(Data items)
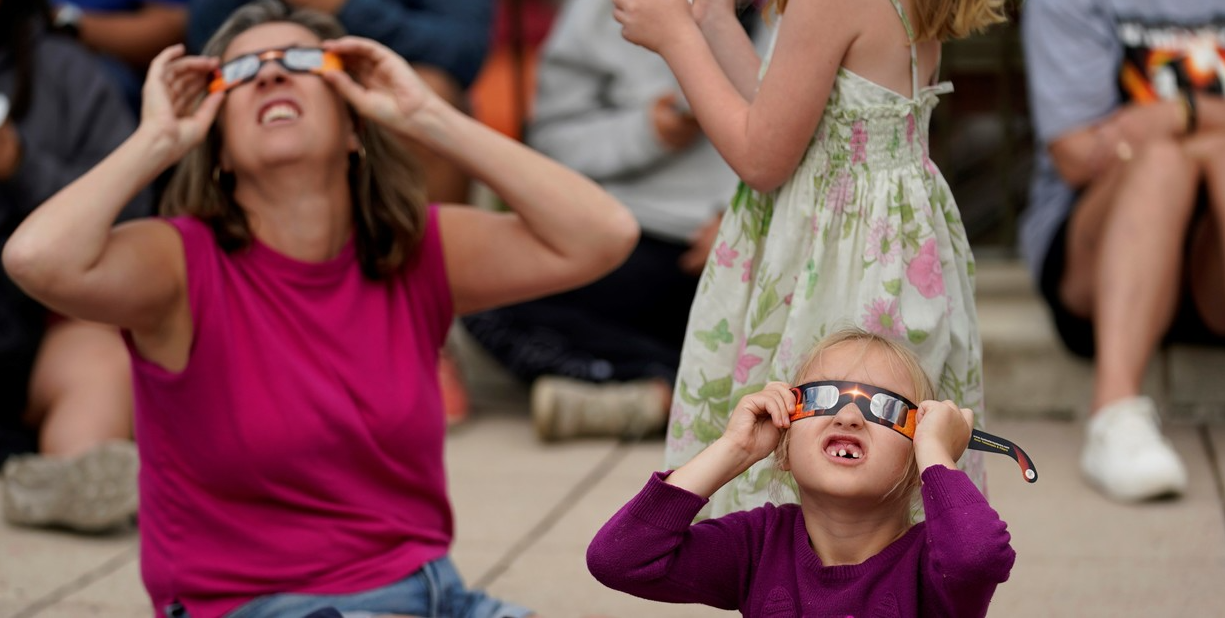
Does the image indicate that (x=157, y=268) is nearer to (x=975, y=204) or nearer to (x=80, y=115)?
(x=80, y=115)

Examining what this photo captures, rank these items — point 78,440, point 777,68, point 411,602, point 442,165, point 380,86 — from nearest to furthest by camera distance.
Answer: point 777,68, point 411,602, point 380,86, point 78,440, point 442,165

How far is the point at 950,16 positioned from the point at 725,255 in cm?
52

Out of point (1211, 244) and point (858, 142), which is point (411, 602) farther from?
point (1211, 244)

◆ **REQUIRED WORK**
Using the records above, retype everything exactly except the pictures.

◆ **COMPLETED TASK**
Does the image indicate that (x=157, y=268) is nearer to (x=975, y=204) or nearer to (x=80, y=115)?
(x=80, y=115)

Examining what this photo captures, rank these items — point 78,440, point 777,68, point 411,602, point 442,165, point 380,86 — from nearest to furthest by camera distance.
Answer: point 777,68, point 411,602, point 380,86, point 78,440, point 442,165

How far is the point at 950,16 positioned from the point at 725,255 in cm?
52

Out of point (1211, 244) and point (858, 142), which is point (411, 602) farther from?
point (1211, 244)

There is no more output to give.